_Deskripsi Latihan_
Menurut teks tentang cenote di bawah, berapa jumlah cenote yang dijumpai di semenanjung Yukatan?

_Kutipan yang Disediakan_
"""
Gambar 1. Lokasi cenote Angelita di kawasan pesisir pantai barat semenanjung Yukatan, Meksiko.
Pemakaian istilah Cenote ini digunakan juga di Australia dan Cuba untuk lubang-lubang vertikal (sinkhole) yang terbentuk di kawasan karst. Gambar 2 memperlihatkan mulut atau lubang cenote akibat runtuhnya atap goa gamping sehingga membentuk lubang dengan diameter yang tergantung dari aktifitas runtuhan dinding goa. Lubang cenot ini banyak dijumpai di semenanjung Yukatan dengan jumlah lebih dari 2.500 cenote.
Gambar 2. Lubang atau mulut cenote yang terbentuk akibat runtuhnya atap goa
(sumber: www.todotulum.com)
"""
_Data yang Diberikan_
"""
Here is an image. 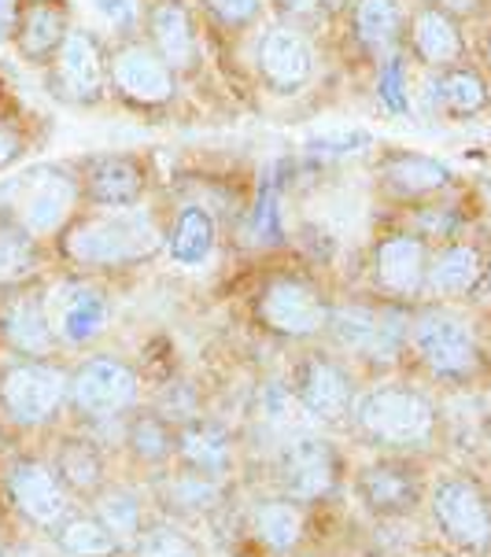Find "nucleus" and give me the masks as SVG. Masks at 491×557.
"""
_Hasil di Bawah_
Lebih dari 2.500 cenote.